A subset of PREPA bondholders filed an urgent motion last week to extend the schedule of confirmation hearings on the debt adjustment plan to evaluate the impact of the recent settlement with the unsecured creditors. The confirmation hearing is slated for March.
Assured Guaranty Corp., Assured Guaranty Municipal Corp., GoldenTree Asset Management LP, Syncora Guarantee Inc., the PREPA Ad Hoc Group, and U.S. Bank National Association as the PREPA Bond Trustee filed an urgent motion for the extension of the schedule to approve the Fifth Modified Third Amended Title III Plan of Adjustment for PREPA, arguing that the recent settlement of the unsecured creditors’ debt will result in changes to the debt plan.
The oversight board said that despite their claims to the contrary, the subset of bondholders knew where the money was coming from to improve unsecured creditors payouts because the Puerto Rico Community Survey indicated that PREPA could sustain $250 million more in debt than previously estimated.
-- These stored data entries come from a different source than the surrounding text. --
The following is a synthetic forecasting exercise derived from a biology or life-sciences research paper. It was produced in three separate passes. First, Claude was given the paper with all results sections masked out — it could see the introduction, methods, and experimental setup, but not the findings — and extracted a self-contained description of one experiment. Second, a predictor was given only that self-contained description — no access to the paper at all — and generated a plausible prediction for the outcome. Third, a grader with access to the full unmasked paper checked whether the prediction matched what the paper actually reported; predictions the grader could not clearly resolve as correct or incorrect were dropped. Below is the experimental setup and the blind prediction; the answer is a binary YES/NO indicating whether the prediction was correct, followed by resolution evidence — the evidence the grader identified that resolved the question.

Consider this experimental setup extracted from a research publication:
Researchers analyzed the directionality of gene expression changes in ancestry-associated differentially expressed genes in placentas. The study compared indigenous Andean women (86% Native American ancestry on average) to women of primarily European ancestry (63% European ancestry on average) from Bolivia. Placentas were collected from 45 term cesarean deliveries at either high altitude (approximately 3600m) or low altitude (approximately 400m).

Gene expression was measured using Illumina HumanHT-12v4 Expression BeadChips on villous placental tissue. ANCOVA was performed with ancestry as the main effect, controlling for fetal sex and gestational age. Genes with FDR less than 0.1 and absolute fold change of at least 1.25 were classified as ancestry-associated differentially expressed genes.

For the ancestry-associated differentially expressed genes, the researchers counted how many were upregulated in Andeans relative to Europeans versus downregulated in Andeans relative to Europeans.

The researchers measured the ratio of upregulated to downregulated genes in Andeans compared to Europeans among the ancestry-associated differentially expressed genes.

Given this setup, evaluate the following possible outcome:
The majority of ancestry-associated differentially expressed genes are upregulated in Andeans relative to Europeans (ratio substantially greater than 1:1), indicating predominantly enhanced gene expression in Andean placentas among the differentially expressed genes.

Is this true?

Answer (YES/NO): YES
That money goes first to National Public Finance Guarantee Corp., which will allow it to reach its capped amount, and the next $92.5 million goes to unsecured creditors.
“Creditors have more than sufficient time to investigate and assert any objections to the plan, whether related to the committee settlement or otherwise,” the board said. “The oversight board looks forward to demonstrating that any such objections are misguided and incorrect.”
The oversight board reached a settlement with the UCC on Dec. 18. The UCC would get a fixed payment of $335 million, the avoidance action proceeds, and other benefits.
In exchange, the UCC agreed to support the plan and drop an adversary proceeding arguing that its claims were superior to those of bondholders.
The UCC objected to the bondholders’ petition and opposed an assertion that the UCC can’t act in ways detrimental to bondholders.
“This argument would undermine the entire concept of a committee’s fiduciary obligations,” the UCC argued. “The committee represents all general unsecured creditors, not just one creditor or type of creditor, even a potentially large one.”
Earlier this year, U.S. District Judge Laura Taylor Swain ruled that the $8.5 billion in outstanding PREPA bond debt was unsecured, meaning that there is no property to seize, repossess or foreclose upon. She also ruled that the claim was only worth $2.4 billion. Under PREPA’s currently proposed adjustment plan, bondholders that haven’t already settled their debt with PREPA would receive 3.5% to 12.5% of the unsecured claim amount.